Consumer power needs to be exercised

14 Apr, 2019 - 00:04 0 Views
Consumer power needs to be exercised

The Sunday Mail

Shoppers have noticed over the last couple of months a large and growing spread of prices between brands of  identical or near identical products plus a tendency by some monopoly Zimbabwean manufacturers to price their goods at the same level as equivalent imports.

As a result brand loyalty is dropping fast, as many do not think the high premiums charged for particular brands of near identical products are worth the extra money. Instead consumers are ensuring their declining purchasing power is giving them maximum value by flowing into the pockets of the manufacturers who treat them more fairly. Such consumer power needs to be exercised more and more. Even when a shopper is loyal to a brand they might feel that the owner of that brand needs to show equivalent loyalty to customers, instead of treating them like sheep to be regularly shorn. And one way of getting the message across that loyalty is  to switch to the manufacturers who cost fairly and treat their customers like human beings.

The gaps between identical or near identical products are already large and growing. It is quite possible now to find the cheaper brand half the price of the more expensive and common to find the cheaper two thirds or three quarters of the price of the most expensive. Supermarket owners and managers have noted the gaps and the decisive switch in market shares. Sometimes they get the manufacturers of the more expensive brands to try promotion pricing; but at other times they just have to assign someone to start dusting the packets and tins taking up shelf space without ever falling into trolleys.

With some honourable exceptions, the more expensive brands tend to be the older and more established.

Perhaps complacency about brand loyalty plays a part; perhaps the brand owner has become top heavy with overheads; perhaps they feel they have a monopoly or near monopoly position and do not have to worry.
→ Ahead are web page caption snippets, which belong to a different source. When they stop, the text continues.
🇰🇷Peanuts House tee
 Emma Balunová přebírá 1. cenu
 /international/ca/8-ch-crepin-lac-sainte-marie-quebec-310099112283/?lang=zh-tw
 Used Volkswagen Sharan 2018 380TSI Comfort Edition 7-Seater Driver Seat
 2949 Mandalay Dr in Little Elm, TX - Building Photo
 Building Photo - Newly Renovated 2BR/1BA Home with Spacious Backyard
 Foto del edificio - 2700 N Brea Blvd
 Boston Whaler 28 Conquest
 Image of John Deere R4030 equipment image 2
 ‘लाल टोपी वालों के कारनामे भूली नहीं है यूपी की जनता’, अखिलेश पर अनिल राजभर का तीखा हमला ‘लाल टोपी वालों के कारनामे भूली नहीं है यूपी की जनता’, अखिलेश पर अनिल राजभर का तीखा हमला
It is strongly suspected by many, including President ED Mnangagwa, that these makers of the expensive brands are not costing with actual costs but instead are thinking in US dollars and converting at the prevailing parallel exchange rate, or even the interbank rate, despite the fact that many, and often most, of their costs are in local currency and while rising are rising more slowly than exchange rate swings.

Since some of these outfits quite shamelessly advertise some products in US dollars, with an RTGS price as a small aside, the suspicion is more than justified.

It is also obvious that the growing number of newcomers entering the markets are using actual costs.

Their prices can fluctuate, but do so both up and down as costs vary and as they drive greater productivity out of their overheads. If you are breaking into a market and increasing market share your staff can be paid the same as your competitor but since you sell everything you can make in a shift, your shift is working flat out and you get more goods for each man hour you are paying for. So your costs fall and your goods are even more competitive.

There are suggestions for Government intervention, but price controls have already been ruled out and attempts to get general agreement on costing models might well produce little more than promises to think about the issue, perhaps tomorrow.

What might well be required is the Government doing what it does do best. Monopolies and cartels are dangerous, but they can be broken up or forbidden to form. Only a strong regulator can do that.

Consumers faced with a growing number of alternatives at a widening range of prices need information to be able to make informed choices. Zimbabwe has labelling requirements and many manufacturers go further. We need to enforce international best practice so that a consumer knows exactly what they are getting for their money and can decide.

Consumer education will help consumers understand some of the conventions and requirements and so allow them to make their informed choice.

The progress made in our ease of doing business needs to continue and preferably be accelerated. The easiest way to whip a cartel or monopoly is to make it very easy for the newcomer to break into the market.

And we have smart, bright young Zimbabweans going into business and taking on the giants and winning.

Some of our giants perhaps need to think back more than 30 years when they were young, smart workaholics dreaming of empire and shudder.

There are no guarantees in business. In the end the person who can produce the best quality at the lowest price will always win.

This is particularly so in Zimbabwe right now as many people have incomes that are static or are growing at rates below inflation. Brand premiums on standard prices may just be sustainable when incomes are growing in real terms; when they are declining then the innovative newcomer becomes the consumer’s best friend.

Market forces are already making changes. One major seller of consumer goods with a highish imported content has cut prices by up to half. It was obvious that the old prices were stupidly based on a prediction of rising hyperinflation and a crashing exchange rate.

Zero customers has forced through a rethink and an examination of real costs and real trends. So the dinosaurs can do U-turns and need to if they are to be nimble enough to survive.